(Stored data entries)
^^^^^^^^^^^^^^^^

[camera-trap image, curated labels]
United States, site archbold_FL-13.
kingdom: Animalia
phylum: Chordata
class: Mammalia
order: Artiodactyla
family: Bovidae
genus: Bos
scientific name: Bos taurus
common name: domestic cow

^^^^^^^^^^^^^^^^

• YOUR GOAL:
In the data above, find the line containing "class: Mammalia", then copy it and every later line exactly.

• OUTPUT FOR THIS TASK:
class: Mammalia
order: Artiodactyla
family: Bovidae
genus: Bos
scientific name: Bos taurus
common name: domestic cow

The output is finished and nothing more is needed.